Mahler, Symphony no. 5. He popped open the jewel case and lifted out the CD. Mahler was as close as his mother would allow herself to get to Wagner. She had said so often. He put the CD into the Bose, and wandered into the kitchen as the attenuated melodies and ponderous harmonic progressions began to fill the house. He felt a bit better with the music playing. He felt connected to Tory.
Was his hunch right, or was it wishful thinking, guilt over having been a bad son, a difficult teenager, a distant young adult? He found a picture of the two of them behind a row of cookbooks, and took it down to hold in his hand.
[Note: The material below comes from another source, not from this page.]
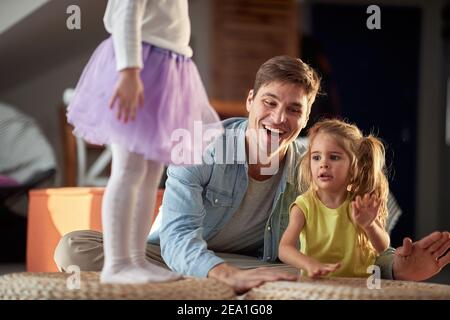 Piccole figlie che bevono sui mobili e ballano con il padre in un'atmosfera allegra a casa. Famiglia, casa, giocare, stare insieme Foto Stock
Kate had snapped it at his graduation, and he remembered the moment. His mother had put her arm around him, pulled him close to her. It had been a long time since they had been that close physically. He remembered often feeling as if there was a fence between them, a barrier of some kind, not of their own making, but holding them apart. He gazed at the picture, wishing he could call back that moment, turn and hold his mother in both arms, let her hug him as tightly as she wished.
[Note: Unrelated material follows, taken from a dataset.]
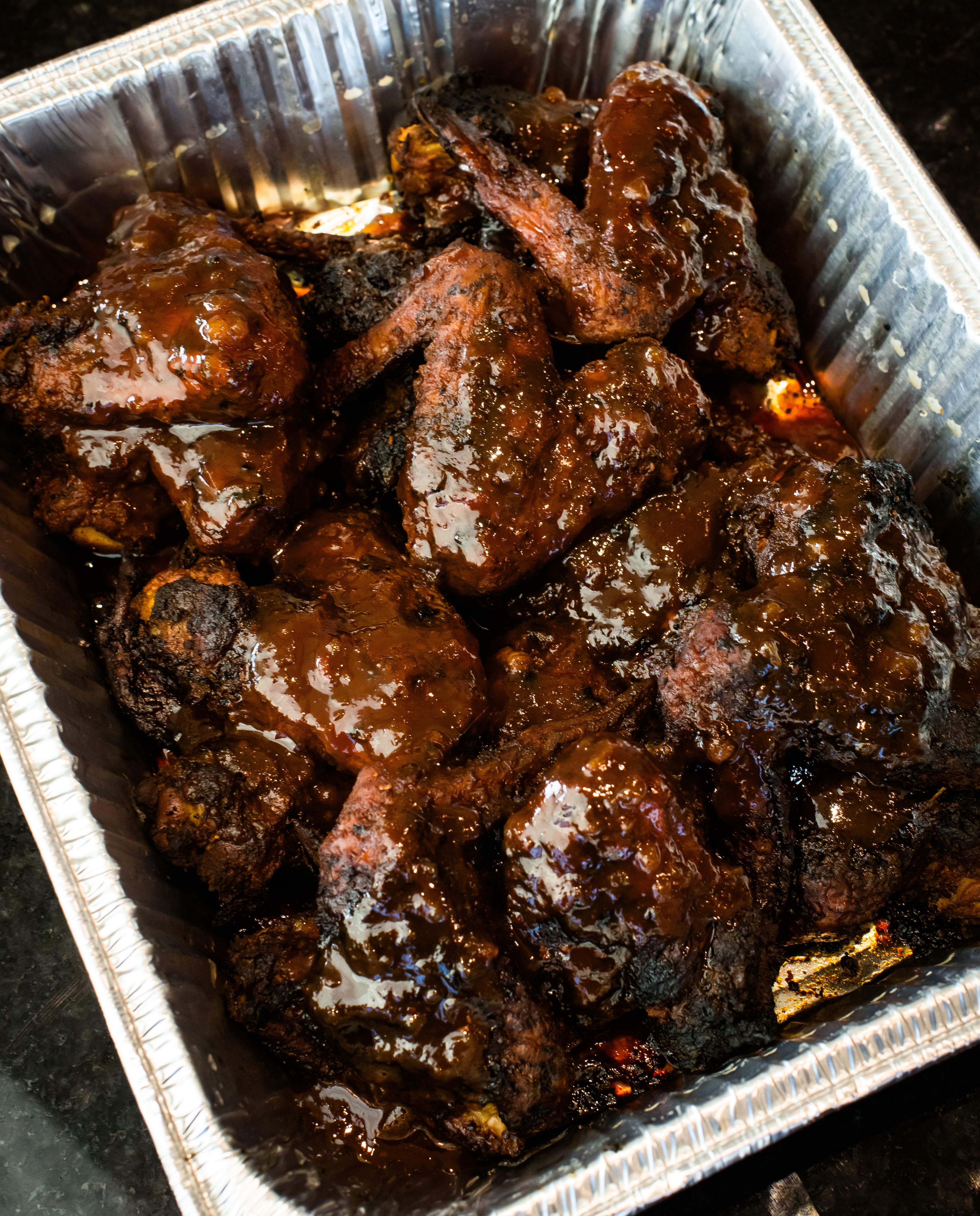 Smokin H's honey peach or honey mango spicy wings.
She looked nice in the picture, her hair clipped up, a simple short dress showing her trim legs. It was only two years ago, and he looked with fresh eyes at her fair hair, her clear, smooth skin, the faint lines around her eyes, the deeper ones around her mouth. He couldn't remember ever looking at her as a person. As a woman.
But maybe young men didn't do that. Maybe if he sat down with a therapist—like Tory—that's what he would hear, that young men were that way, that their mothers weren't women, they were . . . mothers.
His had done the best she could. He wished he could tell her he understood that.
He put the photo back on its shelf behind the cookbooks. No, it wasn't wishful thinking. She wasn't gone. He could—he could
feel
her. Wills, police, the wrecked car, the lawyer—none of it changed anything. Jack wandered into the living room and gazed out at the mountains of the park, their wooded peaks going blue with early dusk. He listened to the swell and crash of the Mahler symphony, and wondered what he should do.